= Records for processing =
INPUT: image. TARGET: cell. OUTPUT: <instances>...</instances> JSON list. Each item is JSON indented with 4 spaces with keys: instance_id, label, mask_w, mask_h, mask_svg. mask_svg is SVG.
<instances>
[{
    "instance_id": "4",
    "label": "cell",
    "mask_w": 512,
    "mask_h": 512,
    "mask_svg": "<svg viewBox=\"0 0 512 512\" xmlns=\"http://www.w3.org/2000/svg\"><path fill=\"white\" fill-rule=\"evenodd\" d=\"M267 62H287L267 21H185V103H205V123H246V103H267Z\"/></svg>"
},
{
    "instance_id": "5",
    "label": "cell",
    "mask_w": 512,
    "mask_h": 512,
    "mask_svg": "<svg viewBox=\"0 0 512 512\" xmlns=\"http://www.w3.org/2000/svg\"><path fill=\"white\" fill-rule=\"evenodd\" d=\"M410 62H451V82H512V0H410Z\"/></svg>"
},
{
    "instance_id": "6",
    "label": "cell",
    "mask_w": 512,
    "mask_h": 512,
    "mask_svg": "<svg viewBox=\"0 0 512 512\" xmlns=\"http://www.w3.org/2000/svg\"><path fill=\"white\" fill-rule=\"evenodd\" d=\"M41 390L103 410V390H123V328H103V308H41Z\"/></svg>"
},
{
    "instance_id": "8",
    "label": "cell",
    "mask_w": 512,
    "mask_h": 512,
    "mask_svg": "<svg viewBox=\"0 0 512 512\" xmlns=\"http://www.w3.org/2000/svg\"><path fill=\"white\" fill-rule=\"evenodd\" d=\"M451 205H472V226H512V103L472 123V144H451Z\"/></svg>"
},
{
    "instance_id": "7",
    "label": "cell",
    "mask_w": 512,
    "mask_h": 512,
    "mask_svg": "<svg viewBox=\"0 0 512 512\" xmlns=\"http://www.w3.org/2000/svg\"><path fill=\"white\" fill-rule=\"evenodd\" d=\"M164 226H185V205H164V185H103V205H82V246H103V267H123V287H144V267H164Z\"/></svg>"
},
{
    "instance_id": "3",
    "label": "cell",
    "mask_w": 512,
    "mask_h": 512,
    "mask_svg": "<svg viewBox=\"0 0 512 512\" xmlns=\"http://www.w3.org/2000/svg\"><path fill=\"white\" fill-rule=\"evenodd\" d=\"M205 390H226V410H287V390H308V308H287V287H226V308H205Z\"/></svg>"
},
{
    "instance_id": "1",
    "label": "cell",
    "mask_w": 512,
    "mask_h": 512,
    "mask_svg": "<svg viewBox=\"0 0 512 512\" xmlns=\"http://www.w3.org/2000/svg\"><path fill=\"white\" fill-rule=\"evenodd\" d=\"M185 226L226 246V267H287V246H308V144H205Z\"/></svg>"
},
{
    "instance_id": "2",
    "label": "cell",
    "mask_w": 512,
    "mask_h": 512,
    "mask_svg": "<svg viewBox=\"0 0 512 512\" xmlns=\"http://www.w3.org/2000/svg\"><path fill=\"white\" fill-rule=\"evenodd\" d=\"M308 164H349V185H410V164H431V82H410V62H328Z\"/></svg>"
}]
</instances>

= Required work =
From the material above, pick out every line that contains the string "instances", and copy each one. Matching is case-sensitive.

= Answer to the problem =
INPUT: image. TARGET: cell. OUTPUT: <instances>...</instances> JSON list. Each item is JSON indented with 4 spaces with keys: instance_id, label, mask_w, mask_h, mask_svg. mask_svg is SVG.
<instances>
</instances>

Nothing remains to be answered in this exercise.